Determined to undo negative male stereotypes, a group of Latino men helped orchestrate a workshop last weekend designed to teach women the value of preventive care.
Hermanos Unidos, a UCSB Latino male organization, teamed up with the Santa Barbara Breast Resource Center last Friday in the Isla Vista Teen Center to present an informative seminar about breast cancer. The presentation, led by Mary Arevelo from the Santa Barbara Neighborhood Clinic and Judy Blanco from the Breast Resource Center, featured a video and an oral presentation and offered educational literature concerning breast-cancer prevention.
Hermanos Unidos sponsored the seminar to stress the importance of breast-cancer awareness for both females and males, according to Jorge Cabrera, community chair of the organization.
“The main objective in here tonight is to overcome gender lines and overcome stereotypes Latino men face. There are a lot of stereotypes and generalizations [claiming] that we are not concerned with women’s issues, that we are insensitive,” he said. “As males in the 21st century, we have to think differently than the way we have been socialized to think.”
The audience that Arevelo and Blanco spoke to wore necklaces consisting of beads of increasing sizes, which were meant to represent the direct relationship between the size of cancerous breast lumps found on a woman’s body and the number of times she undergoes a breast examination.

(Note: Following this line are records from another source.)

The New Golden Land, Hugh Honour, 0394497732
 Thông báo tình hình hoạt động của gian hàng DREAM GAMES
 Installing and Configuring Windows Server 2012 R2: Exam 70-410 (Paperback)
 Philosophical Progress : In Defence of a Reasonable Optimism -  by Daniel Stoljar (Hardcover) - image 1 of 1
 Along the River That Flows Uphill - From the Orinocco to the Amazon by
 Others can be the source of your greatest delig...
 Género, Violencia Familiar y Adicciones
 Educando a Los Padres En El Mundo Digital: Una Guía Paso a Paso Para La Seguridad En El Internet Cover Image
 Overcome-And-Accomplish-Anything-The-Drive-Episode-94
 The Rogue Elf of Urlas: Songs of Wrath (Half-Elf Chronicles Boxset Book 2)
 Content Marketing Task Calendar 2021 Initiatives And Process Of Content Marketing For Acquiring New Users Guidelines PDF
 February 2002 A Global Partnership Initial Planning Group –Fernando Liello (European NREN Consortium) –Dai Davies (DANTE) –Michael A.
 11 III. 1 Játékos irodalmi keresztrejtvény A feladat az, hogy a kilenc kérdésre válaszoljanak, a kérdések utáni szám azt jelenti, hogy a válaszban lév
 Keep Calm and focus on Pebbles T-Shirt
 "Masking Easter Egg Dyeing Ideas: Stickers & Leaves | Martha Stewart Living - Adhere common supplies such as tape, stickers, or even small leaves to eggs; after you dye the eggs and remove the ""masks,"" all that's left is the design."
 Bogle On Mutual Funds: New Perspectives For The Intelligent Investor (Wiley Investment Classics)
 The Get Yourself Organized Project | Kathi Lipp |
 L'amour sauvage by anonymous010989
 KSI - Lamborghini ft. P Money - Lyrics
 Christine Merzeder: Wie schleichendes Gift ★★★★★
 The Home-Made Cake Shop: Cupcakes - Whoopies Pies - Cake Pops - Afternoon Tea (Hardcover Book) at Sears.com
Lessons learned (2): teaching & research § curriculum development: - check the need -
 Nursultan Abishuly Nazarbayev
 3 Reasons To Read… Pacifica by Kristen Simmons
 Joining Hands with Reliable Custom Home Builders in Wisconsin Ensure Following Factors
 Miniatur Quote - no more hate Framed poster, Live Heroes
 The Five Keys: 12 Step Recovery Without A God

Arevelo said young women should perform self-examinations because it helps them become more familiar with the natural form of their breasts.
“You need to get to know your breasts. Just because it’s lumpy doesn’t mean you have cancer,” she said. “You need to be able to notice differences in your breasts as you get older, so you should start to get to know your breasts now.”
Sophomore business economics major Maria Mojica said she was grateful to the Hermanos Unidos for tackling an issue that is generally overlooked by men.
“Personally, I learned so much. It expanded my knowledge about breast cancer and about my own breasts,” she said. “I think it is commendable that these guys are serious about this and they really care.”
Arevelo said she admired the predominately male crowd for overcoming gender lines that separate health issues.